Les émissions de l’industrie en France
En 2024, l’industrie manufacturière est le troisième secteur* le plus émetteur en France (58,7 MtCO2e, soit 15,9 % des émissions totales). Ses émissions sont surtout le fait des secteurs minéraux non métalliques et matériaux de construction, chimie, métallurgie et agro-alimentaire (qui, à eux quatre, représentent 88,6 % des émissions de l’industrie). Elles sont concentrées sur un nombre limité de grands sites (les 50 sites les plus émetteurs représentaient 58 % du total en 2022). Même si l’industrie a fortement diminué ses émissions et leur intensité depuis 1990, un effort soutenu de réduction est nécessaire pour parvenir aux objectifs fixés dans la SNBC, tout comme sont nécessaires des investissements élevés pour transformer les procédés de production et déployer les technologies de décarbonation dont les degrés de maturité et les perspectives de déploiement sont encore inégaux.
*Derrière les transports et le bâtiment
Faire mieux converger les dispositifs de soutien
A la base, l’outil privilégié pour inciter à la décarbonation est la tarification du carbone. Mais celle-ci connaît des limites opérationnelles, d’où la mise en place d’aides publiques complémentaires. De fait, les aides du plan de relance et de France 2030 ont représenté une augmentation notable des moyens consacrés à la décarbonation de l’industrie. Mais elles s’inscrivent dans un paysage complexe et éclaté, marqué par de nombreux dispositifs, à la fois au niveau européen, national et régional, dont l’articulation reste limitée.
Un ciblage amélioré mais pas jusqu’au bout
Avant 2020, les aides (dont celles du Fonds Chaleur) bénéficiaient à des établissements représentant une part très limitée des émissions totales. A partir de 2020, les dispositifs du plan de relance et de France 2030 ont permis d’atteindre des secteurs et des établissements en moyenne plus émetteurs que les autres. Toutefois, parmi les fameux « 50 sites » les plus émetteurs (qui sont en réalité 56), seule une vingtaine a reçu des aides sur la période 2020-2024 alors que la logique initiale du ciblage était d’œuvrer pour une décarbonation rapide des établissements les plus émetteurs.
Les principaux effets des aides sur les entreprises bénéficiaires
Même sans grand recul (certaines aides sont encore en cours), l’évaluation montre que les aides à la décarbonation ont un effet positif sur le montant des investissements réalisés par les entreprises qui sont déjà engagées dans cette démarche. En revanche, elles n’augmentent pas la probabilité pour de nouvelles entreprises d’initier un projet de décarbonation.
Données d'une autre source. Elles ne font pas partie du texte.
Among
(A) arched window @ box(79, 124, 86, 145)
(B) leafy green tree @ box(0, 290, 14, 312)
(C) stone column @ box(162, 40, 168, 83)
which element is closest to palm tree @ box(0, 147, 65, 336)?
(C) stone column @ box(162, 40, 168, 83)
Par ailleurs, si aucun effet positif n’est observé sur l’emploi et le niveau de production, des effets favorables sont perçus sur l’innovation et la productivité comme le montrent l’augmentation du nombre de brevets déposés par les entreprises aidées et l’amélioration des indicateurs de leur marge nette.
Les recommandations de la Cour
Les auteurs du rapport concluent que les aides à la décarbonation de l’industrie du plan de relance et de France 2030 ont permis d’accélérer les investissements et ainsi de répondre à l’urgence climatique. Mais ils soulignent que pour préparer la transition vers la neutralité carbone en 2050, au-delà de l’étape de 2030, il est nécessaire de mettre en place une politique d’ensemble et de long terme incluant tous les acteurs, les sites les plus émetteurs et l’ensemble de l’industrie.
D’une manière générale, la Cour recommande d’établir, à compter de 2026, une trajectoire prévisionnelle des aides à la décarbonation de l’industrie en cohérence avec la programmation pluriannuelle des finances publiques. Et elle recommande de mettre en place un suivi des cohortes d’entreprises afin de mesurer les effets de moyen et long terme des dispositifs.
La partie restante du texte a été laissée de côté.